Thursday, June 30, 2011

Little Vignettes

It Is Well With My Soul - Amy Grant (mp3)
Stay for a While - Amy Grant (mp3)

The condensation on my can of root beer, outside in the muggy weather. A drop rolls down, growing in size and gaining speed until it pools at the bottom.

Across the table at a poorly-lit bar, the look from a friend, whose eyes say everything because they say, without the need for words, "I understand you... and yet I remain your loyal friend."

Girls playing Two-Square, and one girl keeps screaming for do-overs and rules changes, but the other two patiently tolerate her. For love of the game, or kindness? Does it matter?

A woman's voice, projected through a computer from New Hampshire, shows me something amazing and new, and I'm continually reminded that technology advances with two or three positive atoms for every negative one.

Two women in their 70s stand outside a church entrance, embracing one another over news of a friend who died earlier that day. It looks like they are holding one another's frail bodies up, but then they separate, and you realize they're stronger than the hulkiest teenagers.
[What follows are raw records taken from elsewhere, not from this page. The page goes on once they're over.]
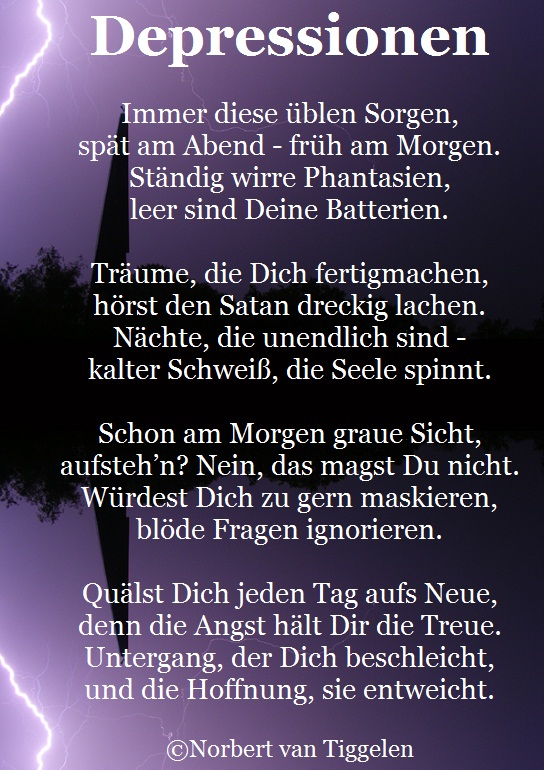 Depressionen

Immer diese üblen Sorgen,
spät am Abend - früh am Morgen.
Ständig wirre Phantasien,
leer sind Deine Batterien.

Träume, die Dich fertigmachen,
hörst den Satan dreckig lachen.
Nächte, die unendlich sind -
kalter Schweiß, die Seele spinnt.

Schon am Morgen graue Sicht,
aufsteh'n? Nein, das magst Du nicht.
Würdest Dich zu gern maskieren,
blöde Fragen ignorieren.

Quälst Dich jeden Tag aufs Neue,
denn die Angst hält Dir die Treue.
Untergang, der Dich beschleicht,
und die Hoffnung, sie entweicht.

©Norbert van Tiggelen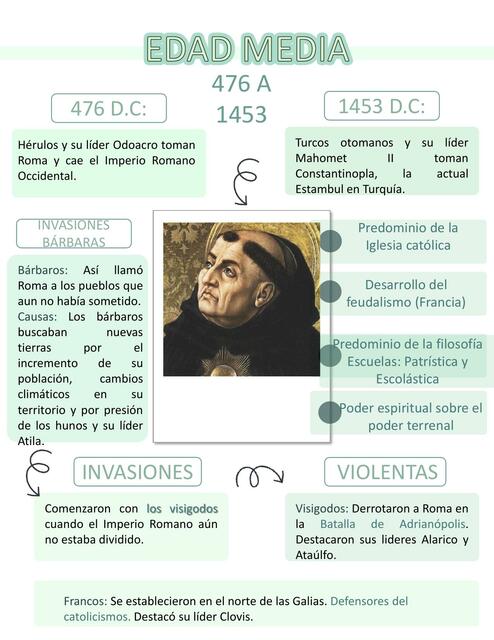 EDAD MEDIA

476 A 1453

476 D.C:

Hérulos y su líder Odoacro toman Roma y cae el Imperio Romano Occidental.

1453 D.C:

Turcos otomanos y su líder Mahomet II toman Constantinopla, la actual Estambul en Turquía.

INVASIONES BÁRBARAS

Bárbaros: Así llamó Roma a los pueblos que aun no había sometido.
Causas: Los bárbaros buscaban nuevas tierras por el incremento de su población, cambios climáticos en su territorio y por presión de los hunos y su líder Atila.

Predominio de la Iglesia católica

Desarrollo del feudalismo (Francia)

Predominio de la filosofía Escuelas: Patrística y Escolástica

Poder espiritual sobre el poder terrenal

INVASIONES

VIOLENTAS

Comenzaron con los visigodos cuando el Imperio Romano aún no estaba dividido.

Visigodos: Derrotaron a Roma en la Batalla de Adrianópolis. Destacaron sus lideres Alarico y Ataúlfo.

Francos: Se establecieron en el norte de las Galias. Defensores del catolicismos. Destacó su líder Clovis.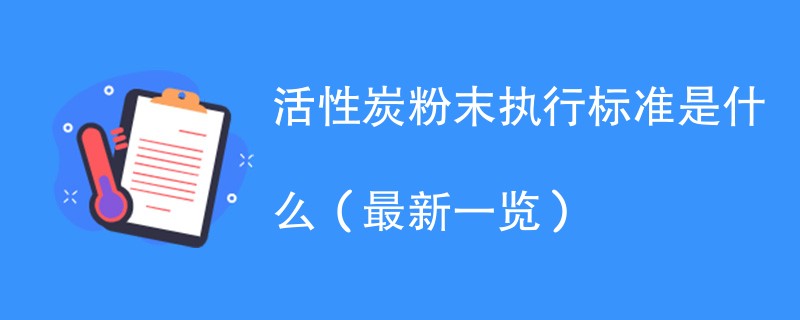 活性炭粉末执行标准是什么（最新一览）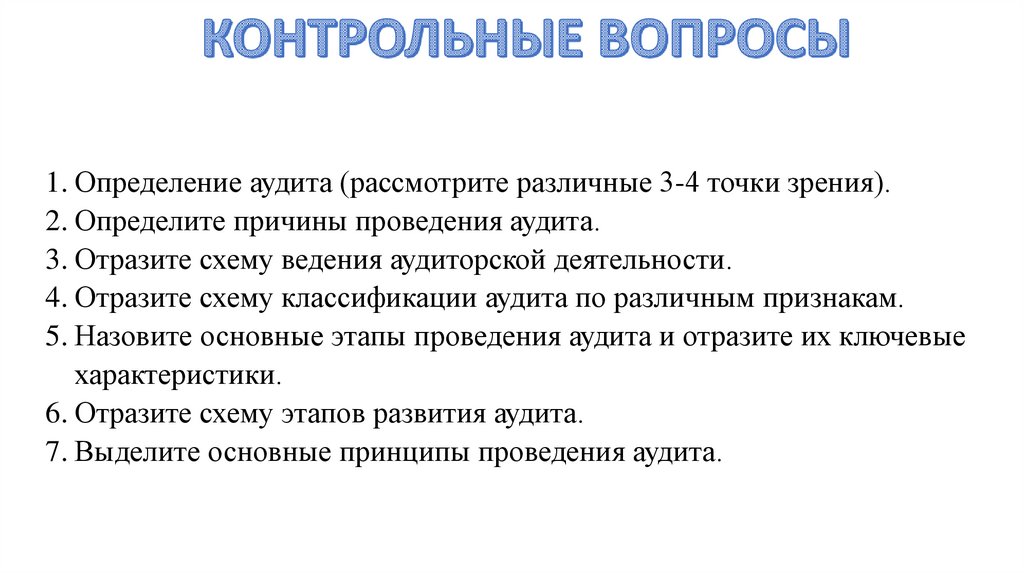 КОНТРОЛЬНЫЕ ВОПРОСЫ

1. Определение аудита (рассмотрите различные 3-4 точки зрения).
2. Определите причины проведения аудита.
3. Отразите схему ведения аудиторской деятельности.
4. Отразите схему классификации аудита по различным признакам.
5. Назовите основные этапы проведения аудита и отразите их ключевые характеристики.
6. Отразите схему этапов развития аудита.
7. Выделите основные принципы проведения аудита.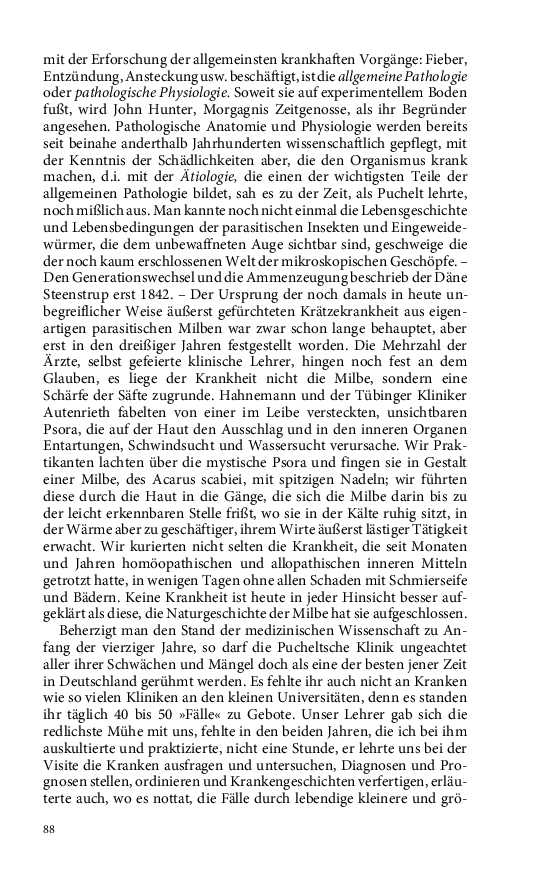 mit der Erforschung der allgemeinsten krankhaften Vorgänge: Fieber, Entzündung, Ansteckung usw. beschäftigt, ist die allgemeine Pathologie oder pathologische Physiologie. Soweit sie auf experimentellem Boden fußt, wird John Hunter, Morgagnis Zeitgenosse, als ihr Begründer angesehen. Pathologische Anatomie und Physiologie werden bereits seit beinahe anderthalb Jahrhunderten wissenschaftlich gepflegt, mit der Kenntnis der Schädlichkeiten aber, die den Organismus krank machen, d.i. mit der Ätiologie, die einen der wichtigsten Teile der allgemeinen Pathologie bildet, sah es zu der Zeit, als Puchelt lehrte, noch mißlich aus. Man kannte noch nicht einmal die Lebensgeschichte und Lebensbedingungen der parasitischen Insekten und Eingeweidewürmer, die dem unbewaffneten Auge sichtbar sind, geschweige die der noch kaum erschlossenen Welt der mikroskopischen Geschöpfe. – Den Generationswechsel und die Ammenzeugung beschrieb der Däne Steenstrup erst 1842. – Der Ursprung der noch damals in heute unbegreiflicher Weise äußerst gefürchteten Krätzekrankheit aus eigenartigen parasitischen Milben war zwar schon lange behauptet, aber erst in den dreißiger Jahren festgestellt worden. Die Mehrzahl der Ärzte, selbst gefeierte klinische Lehrer, hingen noch fest an dem Glauben, es liege der Krankheit nicht die Milbe, sondern eine Schärfe der Säfte zugrunde. Hahnemann und der Tübinger Kliniker Autenrieth fabelten von einer im Leibe versteckten, unsichtbaren Psora, die auf der Haut den Ausschlag und in den inneren Organen Entartungen, Schwindsucht und Wassersucht verursache. Wir Praktikanten lachten über die mystische Psora und fingen sie in Gestalt einer Milbe, des Acarus scabiei, mit spitzigen Nadeln; wir führten diese durch die Haut in die Gänge, die sich die Milbe darin bis zu der leicht erkennbaren Stelle frißt, wo sie in der Kälte ruhig sitzt, in der Wärme aber zu geschäftiger, ihrem Wirte äußerst lästiger Tätigkeit erwacht. Wir kurierten nicht selten die Krankheit, die seit Monaten und Jahren homöopathischen und allopathischen inneren Mitteln getrotzt hatte, in wenigen Tagen ohne allen Schaden mit Schmierseife und Bädern. Keine Krankheit ist heute in jeder Hinsicht besser aufgeklärt als diese, die Naturgeschichte der Milbe hat sie aufgeschlossen.

Beherzigt man den Stand der medizinischen Wissenschaft zu Anfang der vierziger Jahre, so darf die Pucheltsche Klinik ungeachtet aller ihrer Schwächen und Mängel doch als eine der besten jener Zeit in Deutschland gerühmt werden. Es fehlte ihr auch nicht an Kranken wie so vielen Kliniken an den kleinen Universitäten, denn es standen ihr täglich 40 bis 50 »Fälle« zu Gebote. Unser Lehrer gab sich die redlichste Mühe mit uns, fehlte in den beiden Jahren, die ich bei ihm auskultierte und praktizierte, nicht eine Stunde, er lehrte uns bei der Visite die Kranken ausfragen und untersuchen, Diagnosen und Prognosen stellen, ordinieren und Krankengeschichten verfertigen, erläuterte auch, wo es nottat, die Fälle durch lebendige kleinere und grö-

88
An older acquaintance, in a moment of inebriated freedom, admits he's held a grudge against one of his teachers for more than 40 years. And you realize you can't really predict when or how most grudges come about; you only know that once they set in, they're harder to remove than blood stains on cotton.

A crow chases a squirrel down a tree and across several dozen yards, and you wonder if the squirrel knows the crow is just screwing with it.

The face of my daughter on a computer screen as she sits 180 miles away in North Carolina, a beautiful face with a thousand different expressions. And although my phone calls with her rarely last more than a few minutes, I look up and realize we've Skyped for 12 minutes and counting, and I don't really want to say goodbye because my eyes are still eagerly and hungrily soaking her in.

At a stop light, a young couple pull up in a dirty, dented beat-up clunker with plastic covering one of the backseat windows. He looks left at the preppily-dressed guy on a scooter, shakes his head, smiles, and shouts out the window, "Four wheels move the body, but two wheels move the soul."

Three men, all around 40, stand beside a hospital bed wherein lies an 85-year-old man. They have watched maybe 100 UNC basketball games together in the past decade. The elderly man is rehabilitating after a stroke. He chokes up as he attempts to express his appreciation.

Amy Grant shows up on your iPod as you shuffle your collection, and a blast of pictures and flash-memories from 25 years ago flitter through your mind like old Super-8 film. The cheesy glee of it all is almost enough to buckle the knees.